Additional EDA on the percent of different groups that died from their COVID infection are below.

Predictive Modeling

Due to the high frequency of NA and missing values in the dataset, three sets of data will be created to train models with and the best performing model will be used for predictions. The following three datasets were created:

  1. A dataset with no null or missing values.
  2. A dataset with null values imputed and missing values unchanged.
  3. A dataset with high null or missing value features dropped and null values imputed. The features that will be dropped are:
    • Exposure behavior
    • ICU visit
    • Underlying conditions
    • Case positive specimen interval

Dataset (1) has 57.5k observations, dataset (2) has 203k observations, and dataset (3) has 13.2 million observations, but only 3 million observations were used in the Results section below.

For each dataset a logistic regression and random forest model will be used to predict if a patient dies from their COVID infection. Recall will be used to judge each model because predicting death will be the positive class and recall is a measure of the true positive rate.

Results

Logistic Regression Models

While the precision of the logistic regression models was between 63-76%, the recall, the main metric used to judge the effectiveness of the models, remained between 31-38%. In addition, the model using the third dataset performed worse than the model for the second dataset.

Metric Model 1 Model 2 Model 3
Recall 31.1% 38.3% 31.0%
Precision 62.9% 76.1% 65.3%

From examining the confusion matrices for each model, each model had high true negative prediction but also had high false negative predictions compared to true positives.

The precision-recall curves show that model 2 is a better predictor than model 1 and that model 3 is worse predictor than model 2. The curves for model 1 and model 3 are near diagonal lines for the entire span of the graph. The curve for model 2 is also near diagonal, however, for a recall between 0-20%, the curve is higher for longer than the other two models, which explains model 2's better performance.

Random Forest Models

From the metrics in the table below, metric 3 is the best random forest model for the given situation.
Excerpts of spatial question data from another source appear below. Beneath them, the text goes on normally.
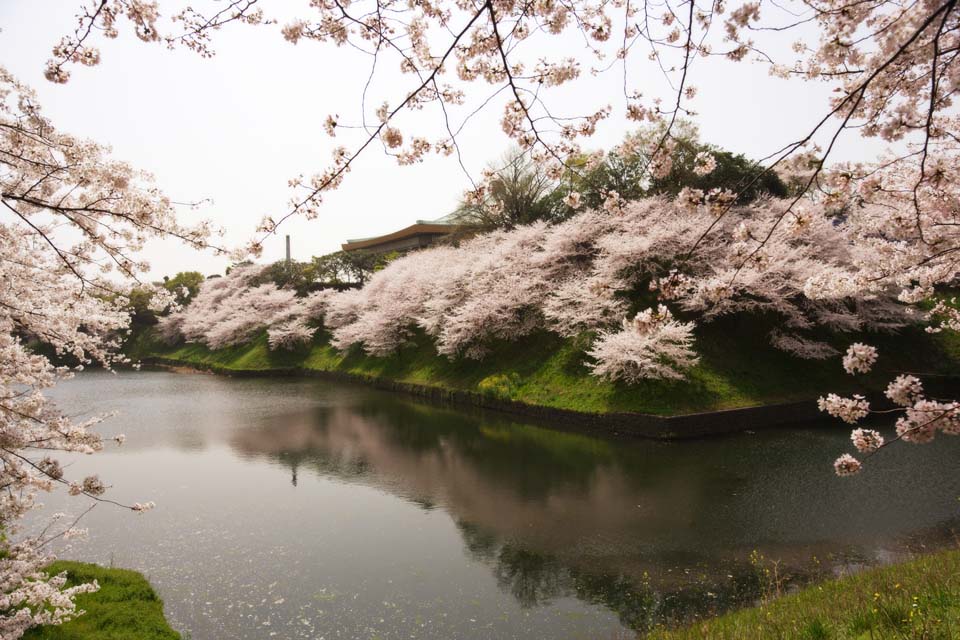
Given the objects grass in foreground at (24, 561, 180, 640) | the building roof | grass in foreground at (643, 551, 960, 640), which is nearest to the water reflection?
grass in foreground at (643, 551, 960, 640)

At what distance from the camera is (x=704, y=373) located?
47.8 feet

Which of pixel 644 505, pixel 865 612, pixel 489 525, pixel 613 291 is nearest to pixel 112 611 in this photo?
pixel 489 525

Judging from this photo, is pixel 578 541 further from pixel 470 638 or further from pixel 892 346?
pixel 892 346

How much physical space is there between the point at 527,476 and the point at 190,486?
6648 mm

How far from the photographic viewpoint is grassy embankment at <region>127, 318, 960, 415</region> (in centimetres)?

While the precision is high, the recall is still relatively low with a value of 54.4%. This means that there is still a significant number of false negatives being predicted by the model, which is undesirable because that means patients that will die are not being detected and cannot be provided alternative treatment.
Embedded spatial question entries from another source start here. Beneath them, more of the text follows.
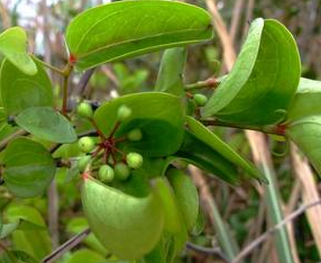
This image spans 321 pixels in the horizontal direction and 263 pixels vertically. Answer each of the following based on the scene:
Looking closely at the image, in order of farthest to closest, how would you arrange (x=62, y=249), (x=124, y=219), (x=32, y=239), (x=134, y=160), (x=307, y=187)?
(x=307, y=187)
(x=32, y=239)
(x=62, y=249)
(x=134, y=160)
(x=124, y=219)

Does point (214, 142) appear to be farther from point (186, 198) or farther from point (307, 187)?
point (307, 187)

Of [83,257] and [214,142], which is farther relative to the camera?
[83,257]

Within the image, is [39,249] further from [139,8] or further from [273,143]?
[273,143]

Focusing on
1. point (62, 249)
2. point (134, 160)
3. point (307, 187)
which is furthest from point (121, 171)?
point (307, 187)

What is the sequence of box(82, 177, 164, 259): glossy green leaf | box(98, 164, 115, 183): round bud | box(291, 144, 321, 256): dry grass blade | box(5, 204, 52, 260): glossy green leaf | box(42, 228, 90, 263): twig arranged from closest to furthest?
1. box(82, 177, 164, 259): glossy green leaf
2. box(98, 164, 115, 183): round bud
3. box(42, 228, 90, 263): twig
4. box(5, 204, 52, 260): glossy green leaf
5. box(291, 144, 321, 256): dry grass blade

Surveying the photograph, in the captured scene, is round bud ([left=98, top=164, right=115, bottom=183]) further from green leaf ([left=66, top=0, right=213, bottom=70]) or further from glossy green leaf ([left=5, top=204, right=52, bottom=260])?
glossy green leaf ([left=5, top=204, right=52, bottom=260])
Metric Model 1 Model 2 Model 3
Recall 43.4% 48.6% 54.5%
Precision 53.2% 70.4% 74.2%

The confusion matrices constantly show for model 1, model 2, and model 3 that a high number of true negatives are accurately detected, but a large number of false negatives are also being predicted relative to the number of true positives.
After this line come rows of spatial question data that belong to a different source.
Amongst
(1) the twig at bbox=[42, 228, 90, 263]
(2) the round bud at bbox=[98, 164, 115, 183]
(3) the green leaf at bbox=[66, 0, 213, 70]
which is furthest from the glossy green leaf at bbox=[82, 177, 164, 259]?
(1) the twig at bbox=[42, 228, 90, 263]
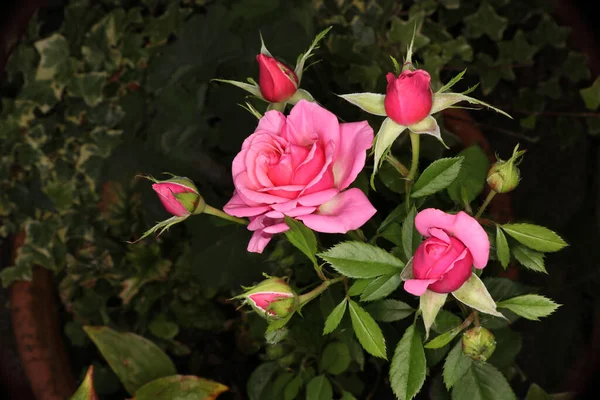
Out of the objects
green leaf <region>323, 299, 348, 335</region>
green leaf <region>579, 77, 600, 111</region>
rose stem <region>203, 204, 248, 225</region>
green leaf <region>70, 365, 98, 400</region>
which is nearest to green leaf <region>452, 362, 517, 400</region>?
green leaf <region>323, 299, 348, 335</region>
The progression of the precision-recall curves from a near diagonal line for model 1 to a more bowed curve with the hump of the curve gravitating toward the upper-right corner of the graph for model 3 show that model 3 is the best model of the random forest models, and the best model between the logistic regression and random forest model groups.

Feature importance graphs determined through mean decrease in impurity for all three models are below. For the best model, model 3, the 65+ age group, coming from a rural community, and being hospitalized are key indicators of dying from a COVID-19 infection.

Summary

  • The random Forest model for high NA/missing features removed dataset has the best recall.
  • The recall of the model still needs improvement due to the high false negatives.
  • Based on mean decrease impurity the 3 most important features are:
    • The 65+ age group,
    • Residing in a rural area, and
    • Being hospitalized

Next Steps

  • Use the Random Forest model for high NA/missing features removed dataset.
  • Balance classes using oversampling.
  • Hypertune parameters.
  • Use shap package to determine feature importance.
  • Consider removing state from dataset as states that have more comprehensive data collection programs may cause the state to show up in feature importance.